• _What is expected_: Two lines below mark the span: the one containing "Q: What species is this?" and the one containing "scientific name: Trichosurus vulpecula". Set down both, plus every line between, exactly as they stand, and nothing else.
++++ Information supplied ++++
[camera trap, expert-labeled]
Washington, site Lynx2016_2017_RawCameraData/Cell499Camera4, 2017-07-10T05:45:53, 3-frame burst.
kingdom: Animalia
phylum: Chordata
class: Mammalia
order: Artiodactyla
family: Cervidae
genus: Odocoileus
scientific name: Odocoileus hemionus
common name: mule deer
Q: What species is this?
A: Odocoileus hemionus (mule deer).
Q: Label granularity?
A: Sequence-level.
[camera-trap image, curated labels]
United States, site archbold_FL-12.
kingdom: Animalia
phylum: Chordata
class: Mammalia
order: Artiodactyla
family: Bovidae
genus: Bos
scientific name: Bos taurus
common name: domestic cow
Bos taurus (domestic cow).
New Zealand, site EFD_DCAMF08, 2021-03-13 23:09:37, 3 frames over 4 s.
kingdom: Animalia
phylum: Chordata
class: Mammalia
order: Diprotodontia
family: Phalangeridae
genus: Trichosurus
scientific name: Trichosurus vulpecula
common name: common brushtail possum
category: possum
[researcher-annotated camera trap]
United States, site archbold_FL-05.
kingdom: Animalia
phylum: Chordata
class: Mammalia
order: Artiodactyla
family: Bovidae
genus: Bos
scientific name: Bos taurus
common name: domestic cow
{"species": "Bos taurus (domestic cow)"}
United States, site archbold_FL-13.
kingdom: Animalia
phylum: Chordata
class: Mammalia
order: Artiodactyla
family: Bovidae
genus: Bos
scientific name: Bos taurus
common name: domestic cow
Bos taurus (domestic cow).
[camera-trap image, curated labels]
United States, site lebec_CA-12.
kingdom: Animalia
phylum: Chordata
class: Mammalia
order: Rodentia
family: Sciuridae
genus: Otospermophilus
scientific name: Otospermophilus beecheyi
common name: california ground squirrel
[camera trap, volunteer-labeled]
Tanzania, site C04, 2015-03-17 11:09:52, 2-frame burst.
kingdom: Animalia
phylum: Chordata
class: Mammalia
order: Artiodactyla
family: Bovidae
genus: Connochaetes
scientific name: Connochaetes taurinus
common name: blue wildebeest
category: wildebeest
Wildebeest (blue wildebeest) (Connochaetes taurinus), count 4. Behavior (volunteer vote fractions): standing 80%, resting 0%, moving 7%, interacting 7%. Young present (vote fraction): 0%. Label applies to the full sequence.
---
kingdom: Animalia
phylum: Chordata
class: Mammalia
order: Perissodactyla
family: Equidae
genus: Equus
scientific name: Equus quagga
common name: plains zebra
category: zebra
++++
• _Solved problem_:
Q: What species is this?
A: Odocoileus hemionus (mule deer).
Q: Label granularity?
A: Sequence-level.
[camera-trap image, curated labels]
United States, site archbold_FL-12.
kingdom: Animalia
phylum: Chordata
class: Mammalia
order: Artiodactyla
family: Bovidae
genus: Bos
scientific name: Bos taurus
common name: domestic cow
Bos taurus (domestic cow).
New Zealand, site EFD_DCAMF08, 2021-03-13 23:09:37, 3 frames over 4 s.
kingdom: Animalia
phylum: Chordata
class: Mammalia
order: Diprotodontia
family: Phalangeridae
genus: Trichosurus
scientific name: Trichosurus vulpecula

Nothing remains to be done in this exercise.